どうする?ケース別・買い替え判断フローチャート
最後に、あなたの使い方に合わせた判断の道筋をまとめます。
- SNS・動画視聴・電子書籍がメイン → バッテリーが持つ限り使い続けてOK。iPadOS 18のままでも数年は快適
- イラスト制作や写真加工を楽しむ → 処理性能はまだ戦える。ただしレイヤー多用するProcreateヘビーユーザーはM4の表現力に感動するかも
- 仕事の主力デバイスとして毎日使う → サポートと安定性を重視するなら買い替え推奨。M2以降のモデルなら5年以上安心
- ネットバンキングや証券取引を頻繁にする → 最新OS対応機種への移行が安心。
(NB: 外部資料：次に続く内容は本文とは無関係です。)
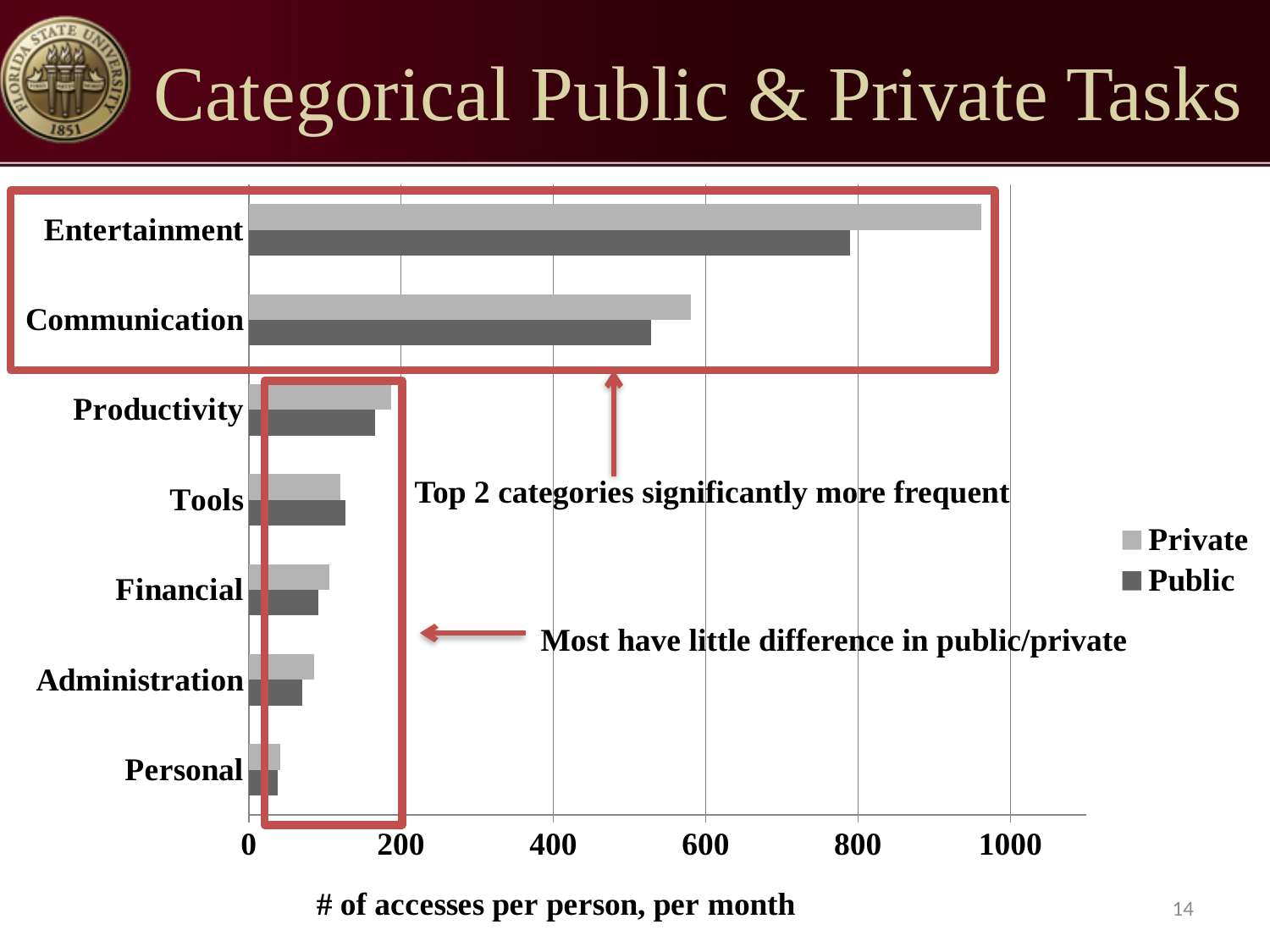
Is the Private value for Entertainment greater or less than 800? greater How many series does the legend list? 2 Is the Public value for Entertainment greater or less than 600? greater What is the label of the horizontal axis? # of accesses per person, per month Which category has the lowest Public value? Personal Which category has the highest Private value? Entertainment Is the Private value for Productivity greater or less than 200? less What kind of chart is shown on the slide? bar chart Which is larger: the Private value for Communication or the Private value for Productivity? Communication For Entertainment, which is larger: the Private value or the Public value? Private How many categories are shown on the chart? 7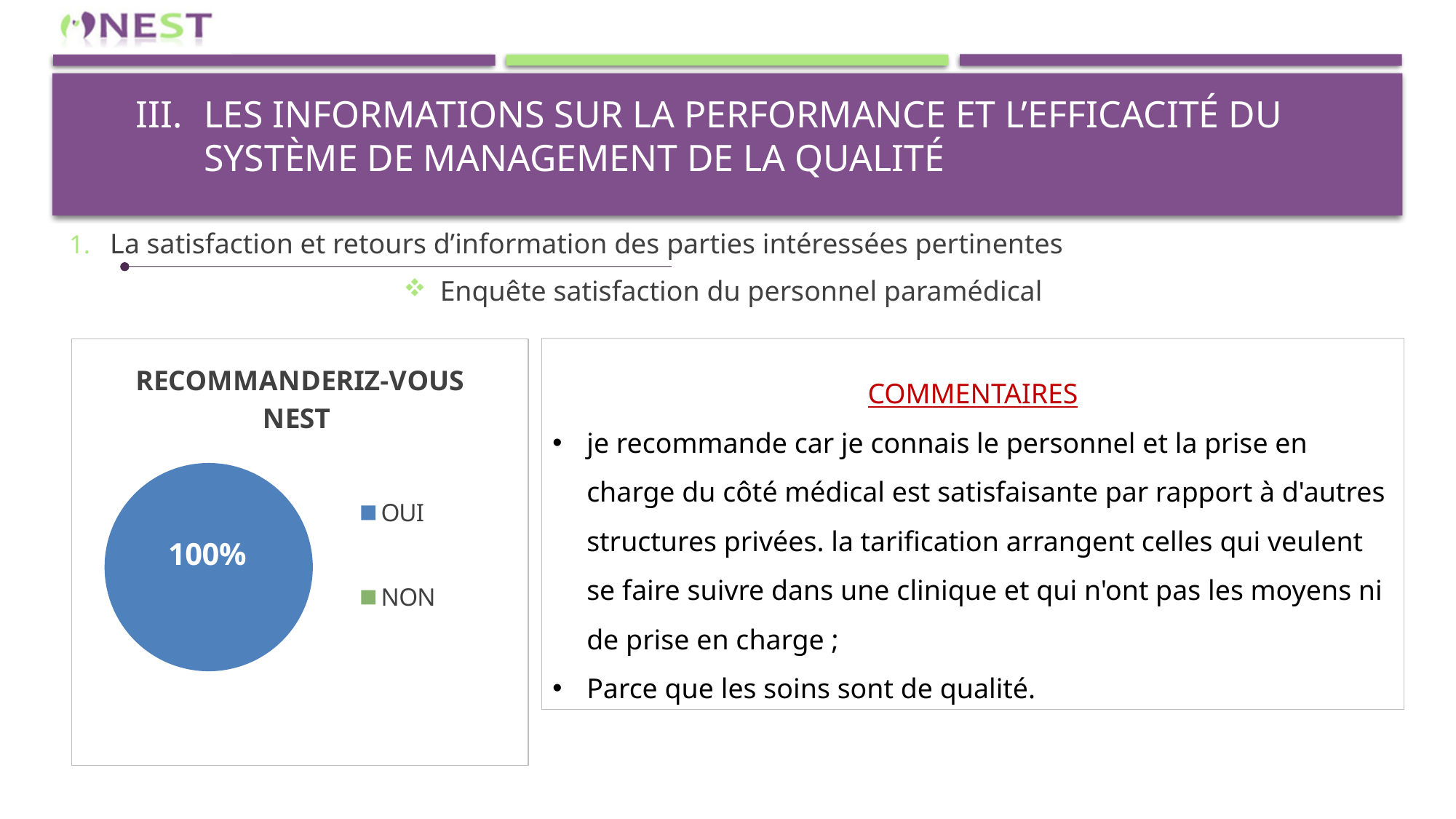
How many entries does the legend of the pie chart list? 2 Which category has the smallest share in the pie chart? NON What kind of chart is shown under the title "RECOMMANDERIZ-VOUS NEST"? pie chart What percentage label is printed on the pie chart? 100% Which category has the largest share in the pie chart? OUI Which is larger in the pie chart, OUI or NON? OUI What colour is the OUI entry in the pie chart legend? blue What is the title of the pie chart? RECOMMANDERIZ-VOUS NEST What share of the pie chart does the OUI slice represent? 100%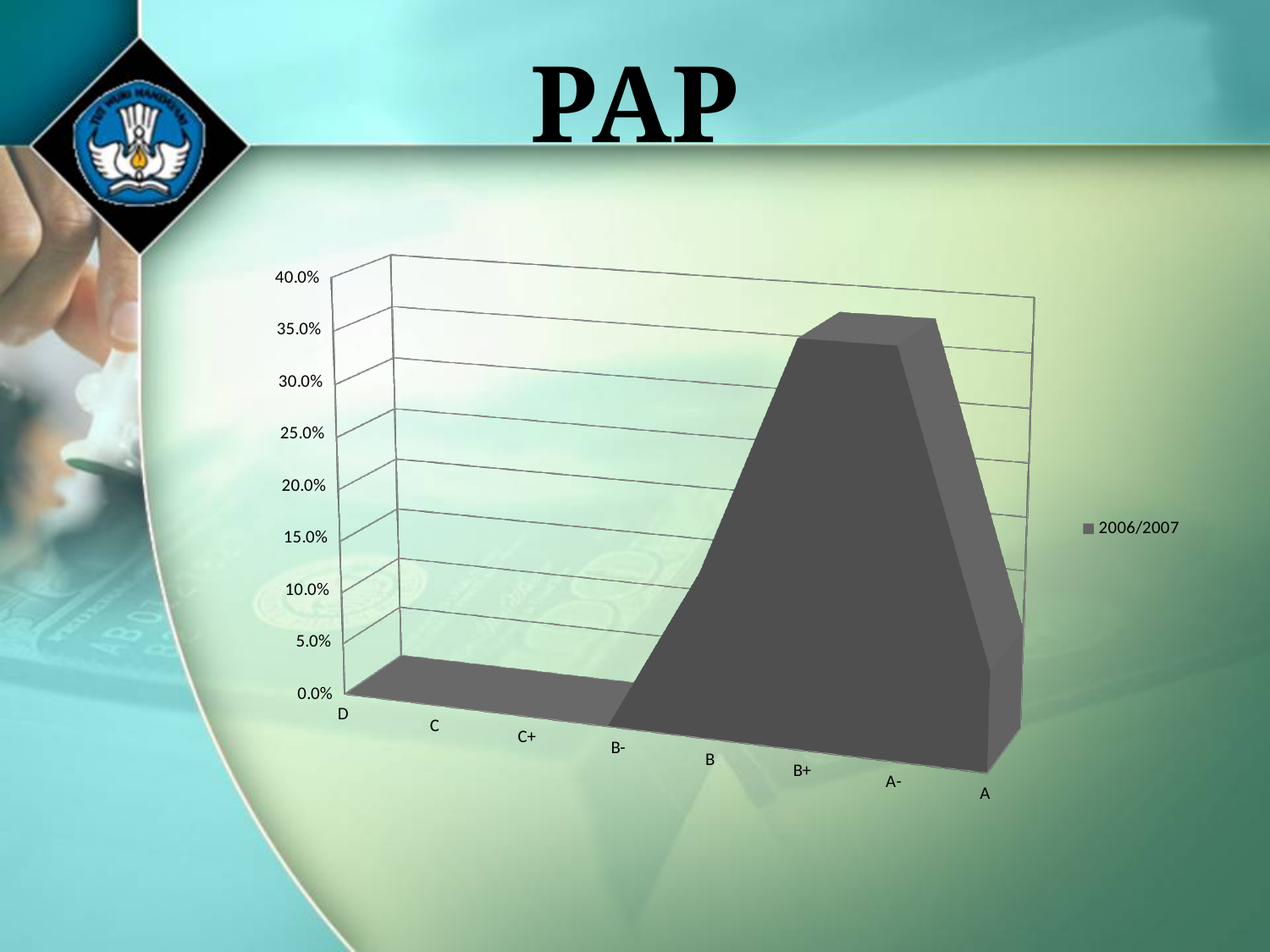
Do the values rise or fall from A- to A? fall What kind of chart is shown on the slide? area chart Do the values rise or fall from B- to B+? rise What is the title of the slide containing the chart? PAP Is the value for C+ greater or less than 5.0%? less Which is larger, the value for B+ or the value for C? B+ What series name is shown in the legend? 2006/2007 Is the value for B+ greater or less than 25.0%? greater Is the value for A- greater or less than 20.0%? greater How many series does the legend list? 1 How many grade categories are shown on the x axis? 8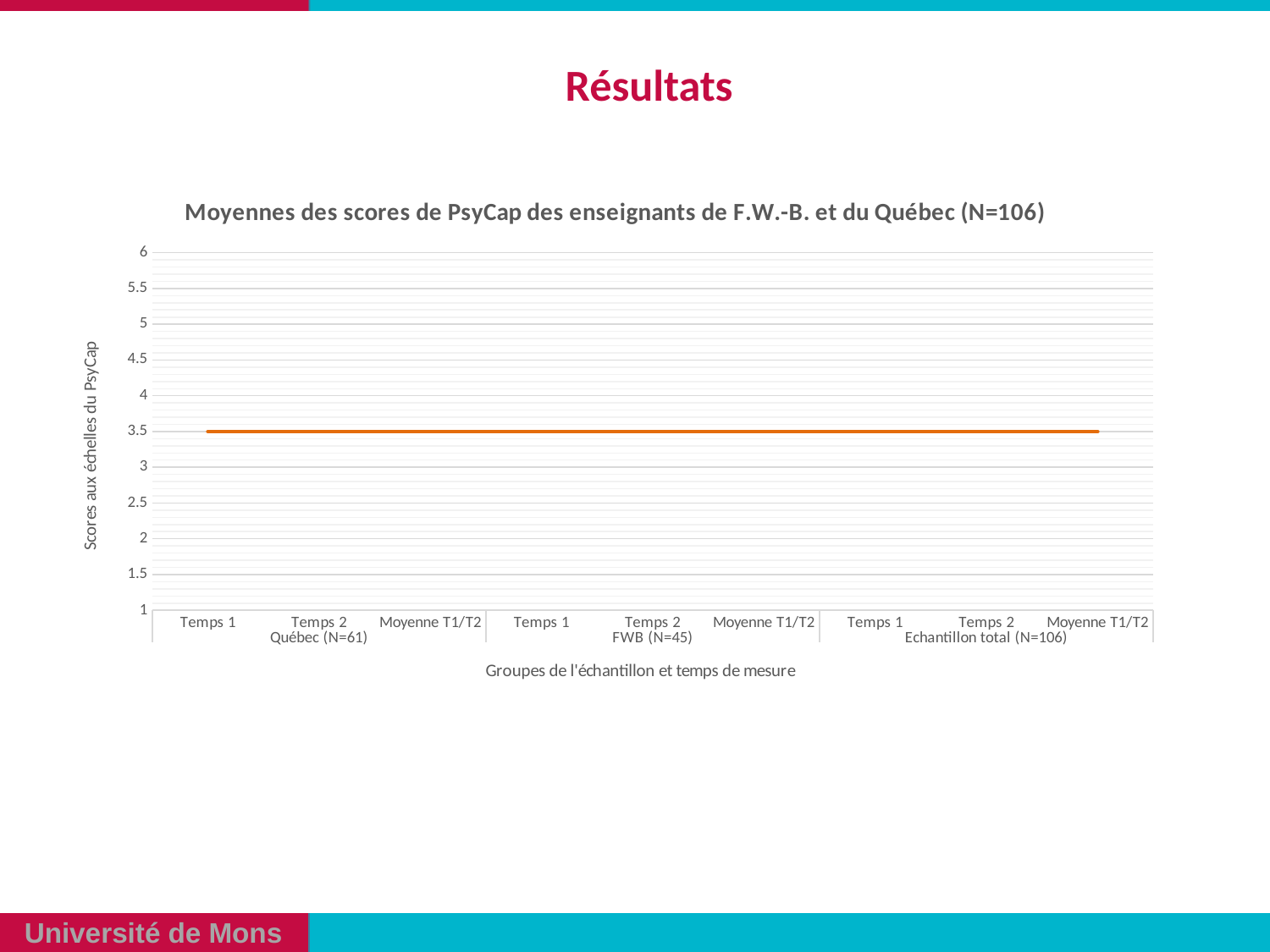
Is the value for Temps 1 in the Echantillon total (N=106) group greater or less than 2? greater Is the value for Temps 2 in the FWB (N=45) group greater or less than 4? less What is the title of the chart? Moyennes des scores de PsyCap des enseignants de F.W.-B. et du Québec (N=106) What is the lowest value shown on the vertical axis? 1 Is the value for Temps 1 in the Québec (N=61) group greater or less than 3? greater What kind of chart is shown on the slide? line chart What is the label of the vertical axis? Scores aux échelles du PsyCap Does the plotted line rise, fall, or stay flat across the x axis? stays flat How many categories are shown along the x axis? 9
セキュリティリスクはお金に直結するので慎重に
まとめ:iPad Pro 第3世代は「2026年が分かれ道」
結局のところ、iPad Pro第3世代は2026年6月時点で「使い続けること」と「買い替えること」の両方に十分な理由がある、絶妙な立ち位置にいるデバイスです。
性能やディスプレイ品質といった純粋な体験価値で言えば、今なお胸を張って現役と言えます。一方で、OSサポートの節目という観点では、今年が潮時と判断するのも極めて合理的です。
どちらを選ぶにせよ、この一台が築き上げた「ホームボタンのないiPad」の完成形は、タブレットの歴史に残る名機であることに変わりはありません。
あなたのiPad Pro第3世代が、まだしばらく心地よい相棒でいてくれることを願っています。